Pressure support ventilation versus bilevel positive airway pressure for acute exacerbation of chronic obstructive pulmonary disease: a randomized trial
© The Author(s) 2010
Published: 26 June 2001
Noninvasive positive pressure ventilation (NPPV) is widely used in an attempt to reduce the need for endotracheal intubation and mechanical ventilation in patients with acute exacerbation of chronic obstructive pulmonary disease (COPD). However, few controlled studies have compared pressure support ventilation by face mask (PSV) to bilevel positive airway pressure (BiPAP™) in patients with acute exacerbation of COPD. This study aims to compare these two modes of NPPV in acute hypercapnic respiratory failure in order to reduce respiratory rate (RR) and PaCO2 in an equivalent degree.
Eleven consecutive adult patients admitted to the Critical Care Unit of Hospital Albert Einstein, São Paulo, Brazil, in acute respiratory failure due to exacerbation of COPD were randomized to receive PSV (n = 5) versus BiPAP™ (n = 6). Inclusion criteria were a high probability of acute exacerbation of COPD, RR above 24 breaths per minute, a PaCO2 above 45 mmHg, and arterial pH below 7.35 but above 7.10. Pressure support was used initially at 15-20 cmH2O (×=15.2 cmH2O) delivered through a facemask with a microprocessed ventilator. The patients allocated to BiPAP™ group received initially inspiratory pressure through a facemask at 20-25 cmH2O (×=21.3 cmH2O). The device was adjusted in the S/T mode.Positive end-expiratory pressure was 5 cmH2O. Oxygen was administered to provide an arterial oxygen saturation above 90%. The RR, arterial blood gases, arterial pressure, and heart rate were measured on admission, after 2 h, 6 h during NPPV, and 1 h after the patient was weaned.

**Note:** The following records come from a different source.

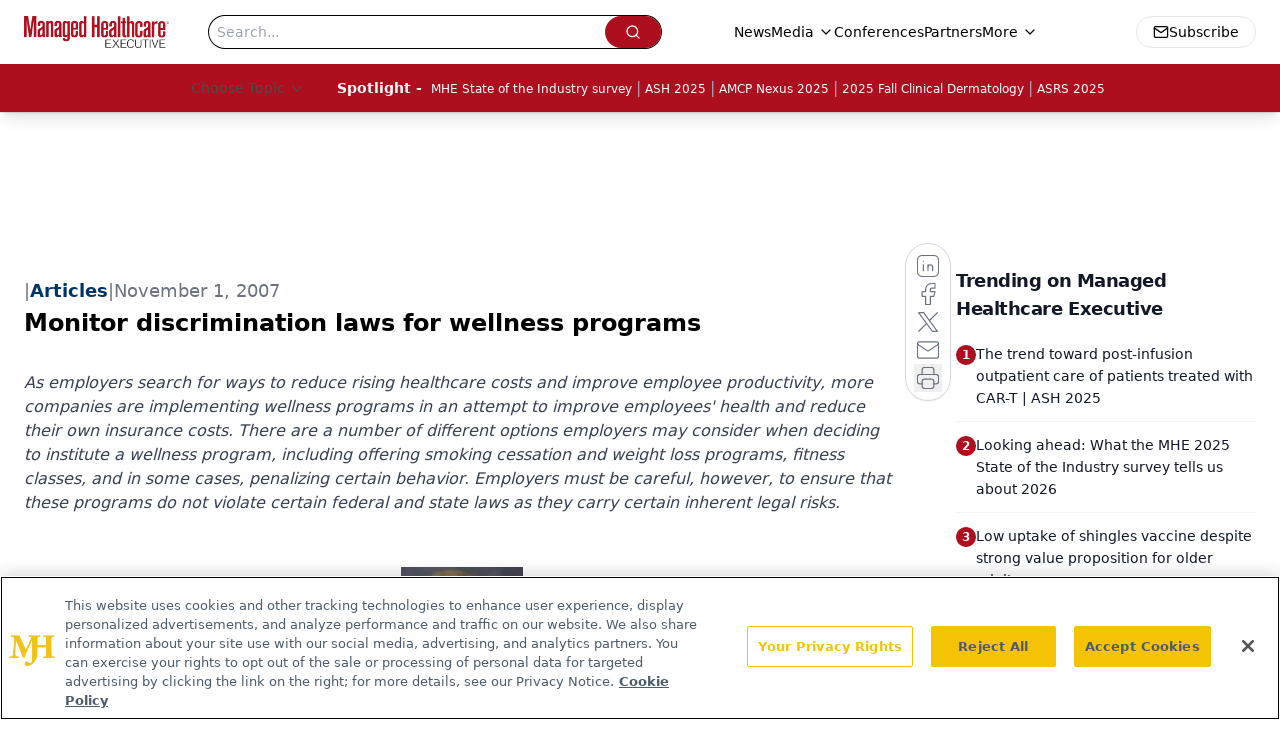

--- FILE ---
content_type: text/html; charset=utf-8
request_url: https://www.google.com/recaptcha/api2/aframe
body_size: 184
content:
<!DOCTYPE HTML><html><head><meta http-equiv="content-type" content="text/html; charset=UTF-8"></head><body><script nonce="X7QVRXbWLCM6Fp2xFhhucw">/** Anti-fraud and anti-abuse applications only. See google.com/recaptcha */ try{var clients={'sodar':'https://pagead2.googlesyndication.com/pagead/sodar?'};window.addEventListener("message",function(a){try{if(a.source===window.parent){var b=JSON.parse(a.data);var c=clients[b['id']];if(c){var d=document.createElement('img');d.src=c+b['params']+'&rc='+(localStorage.getItem("rc::a")?sessionStorage.getItem("rc::b"):"");window.document.body.appendChild(d);sessionStorage.setItem("rc::e",parseInt(sessionStorage.getItem("rc::e")||0)+1);localStorage.setItem("rc::h",'1765695164306');}}}catch(b){}});window.parent.postMessage("_grecaptcha_ready", "*");}catch(b){}</script></body></html>

--- FILE ---
content_type: application/javascript
request_url: https://api.lightboxcdn.com/z9gd/43394/www.managedhealthcareexecutive.com/jsonp/z?cb=1765695152357&dre=l&callback=jQuery112406331320989674012_1765695152306&_=1765695152307
body_size: 1189
content:
jQuery112406331320989674012_1765695152306({"dre":"l","response":"[base64].[base64].bEPAoiCBwqJAA___","success":true});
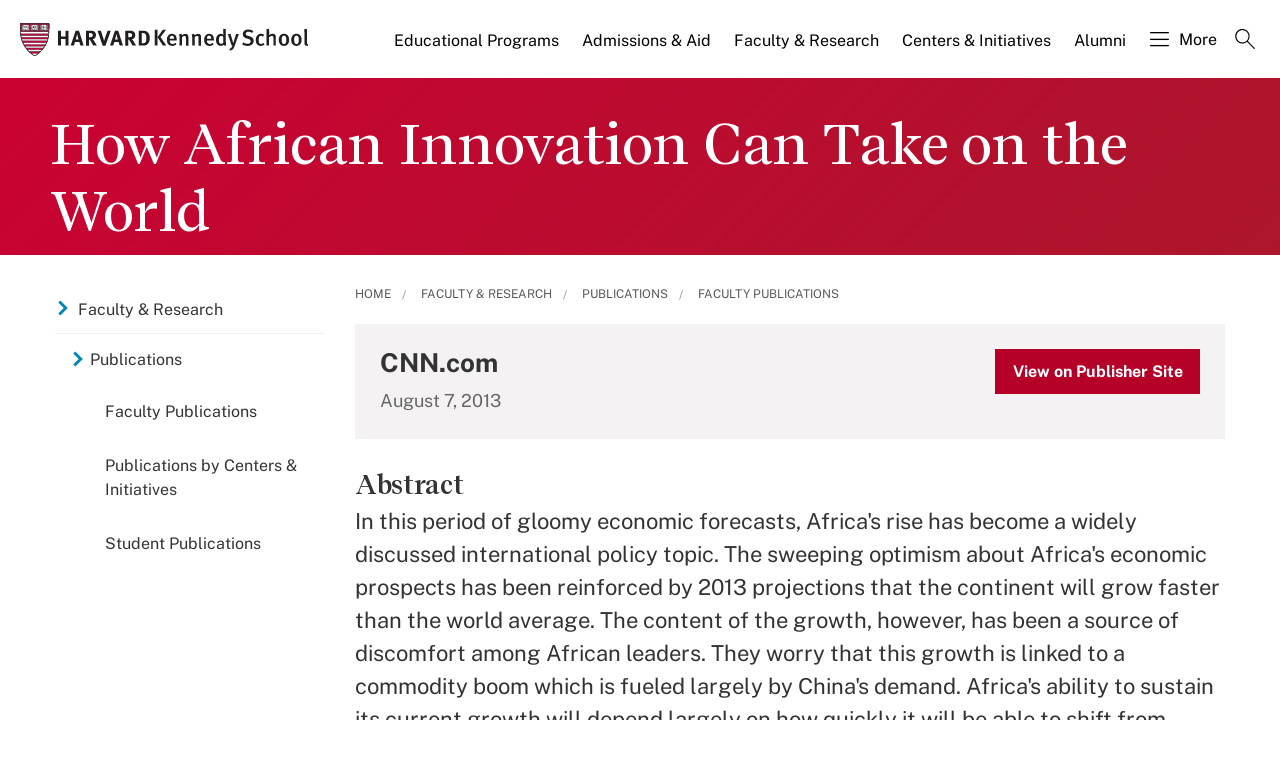

--- FILE ---
content_type: application/javascript;charset=iso-8859-1
request_url: https://fid.agkn.com/f?apiKey=2520642820
body_size: 125
content:
{ "TruAudienceID" : "E1:2ds3CKSUI05zn2XJJOzflqoVyWS1vsL6is_YjoxaY8Dbt6d1tyXS1Bo5PnioSjB1oXG0cOTWiZy9br_00MkoUHRn2rcZElbV5zOk3a_V_T9eLTqt7sag1I7wpfBm0xG7", "L3" : "" }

NPPV is a commonly used therapy for the treatment of acute hypercapnic respiratory failure due to COPD exacerbation. The results reported here confirm the effectiveness of NPPV in improving COPD patients in acute respiratory failure. This is demonstrated by the significant fall in RR, the increase in oxygenation (not shown), and the fall in PaCO2 despite neither PSV or BiPAP™ reduced PaCO2 significantly. Comparing PSV and BiPAP™ both are effective.